(Pictures with short captions)
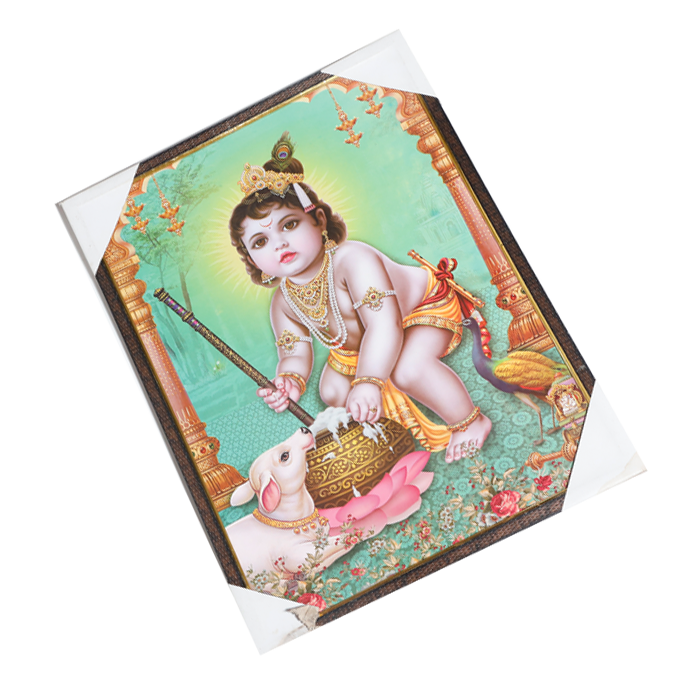 Lord Bal Gopal Krishna Photo Frame - 25 × 19 Inches | For Pooja Temple | Home Decor And Gifts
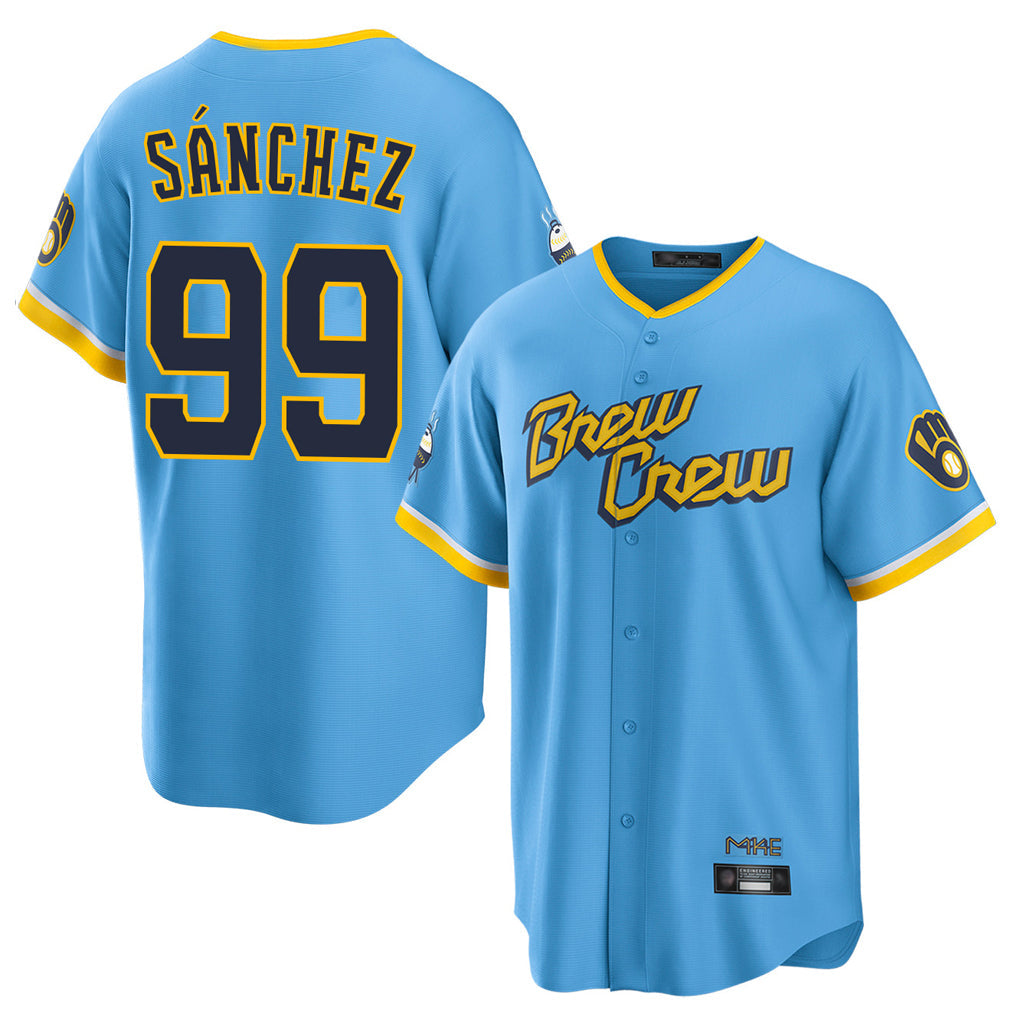 CBdoa M.Brewers #99 Gary Sanchez Player Light Blue City Connect Home Game Stitched Jerseys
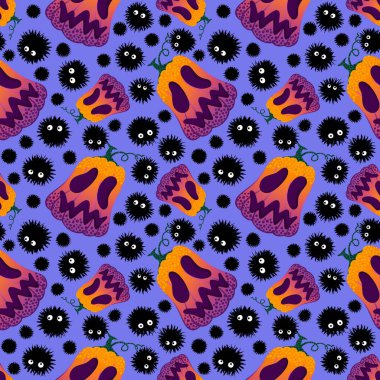 Cadılar Bayramı pürüzsüz balkabakları ve cadı şapkası kumaşlar için hayalet deseni ve ambalaj kağıdı ve kıyafet baskısı not defterleri ve aksesuarlar ve parti. Yüksek kaliteli illüstrasyon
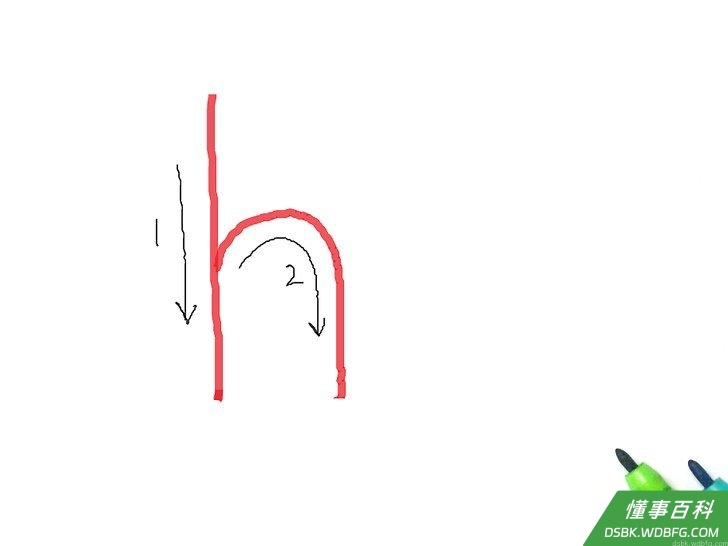 Step 8 字母h：画一条直线，在直线半腰处往右画一条弧线，再以直线往下。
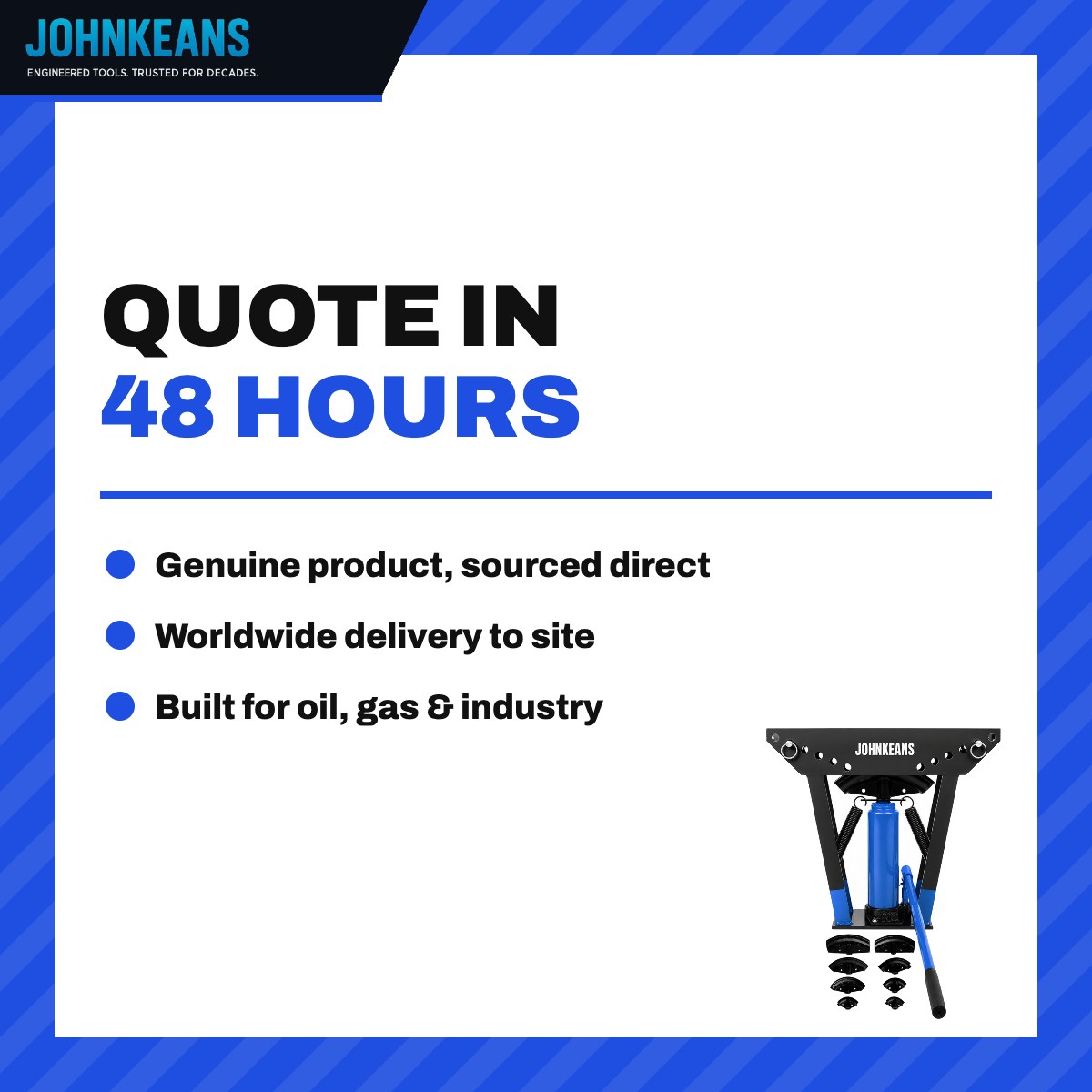 Johnkeans JK-GS-2003 – Hydraulic Pipe Bender 12 Ton with 6 Dies (1/2" – 2")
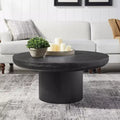 Round Coffee Table Wood Sofa Side Table Center Table with Cylindrical Leg, Black/Dark Brown-ModernLuxe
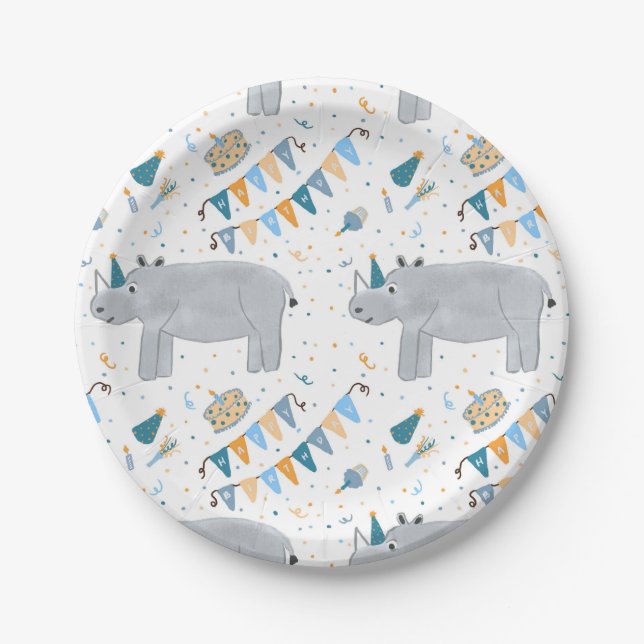 Assiettes En Carton Plaques papier Rhino Birthday Party 7" (Devant)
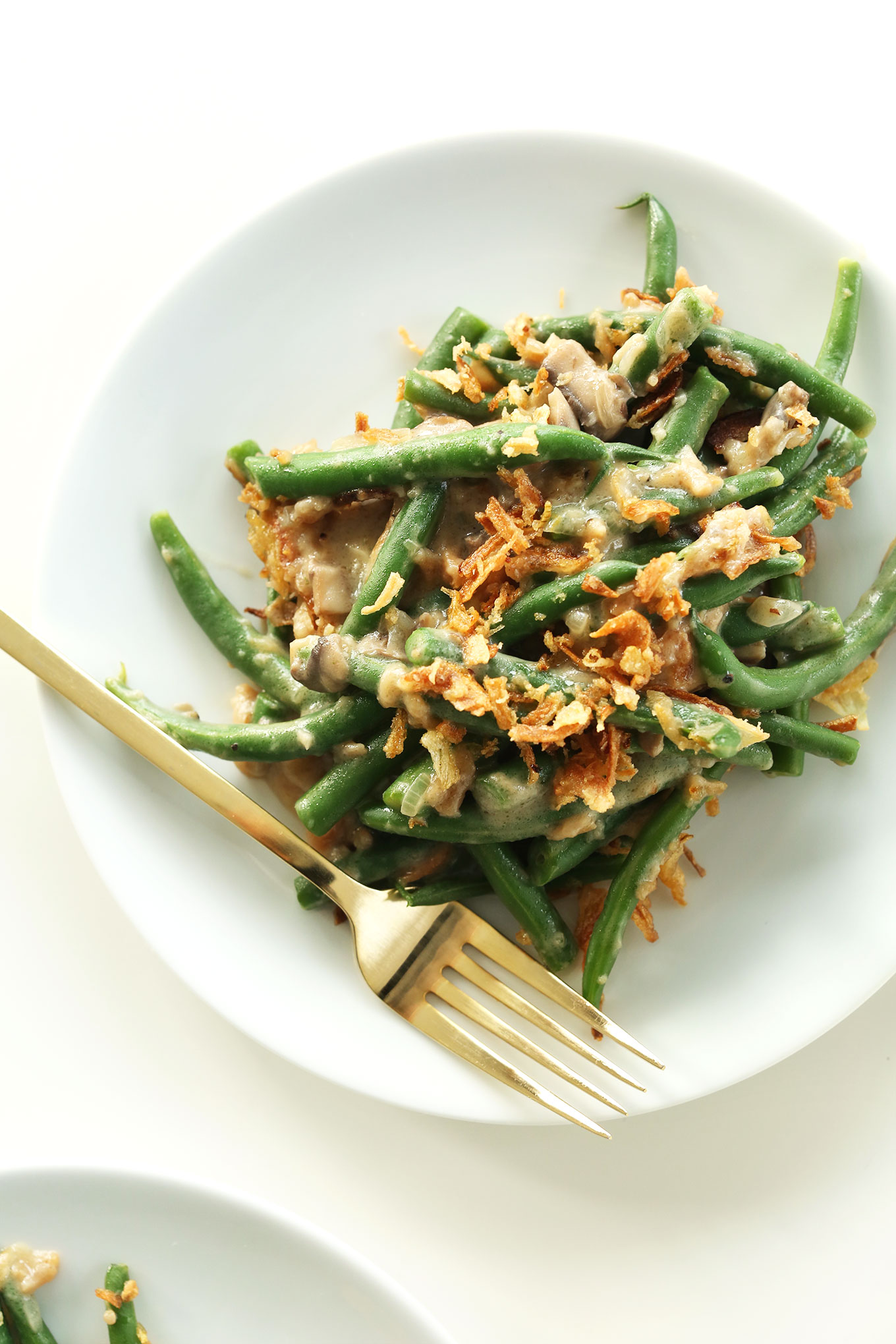 Plate of the Easiest Green Bean Casserole recipe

* _WHAT YOU NEED TO DO_:
Repeat all the records exactly, images excluded.

* _RESPONSE TO THIS TASK_:
 Lord Bal Gopal Krishna Photo Frame - 25 × 19 Inches | For Pooja Temple | Home Decor And Gifts
 CBdoa M.Brewers #99 Gary Sanchez Player Light Blue City Connect Home Game Stitched Jerseys
 Cadılar Bayramı pürüzsüz balkabakları ve cadı şapkası kumaşlar için hayalet deseni ve ambalaj kağıdı ve kıyafet baskısı not defterleri ve aksesuarlar ve parti. Yüksek kaliteli illüstrasyon
 Step 8 字母h：画一条直线，在直线半腰处往右画一条弧线，再以直线往下。
 Johnkeans JK-GS-2003 – Hydraulic Pipe Bender 12 Ton with 6 Dies (1/2" – 2")
 Round Coffee Table Wood Sofa Side Table Center Table with Cylindrical Leg, Black/Dark Brown-ModernLuxe
 Assiettes En Carton Plaques papier Rhino Birthday Party 7" (Devant)
 Plate of the Easiest Green Bean Casserole recipe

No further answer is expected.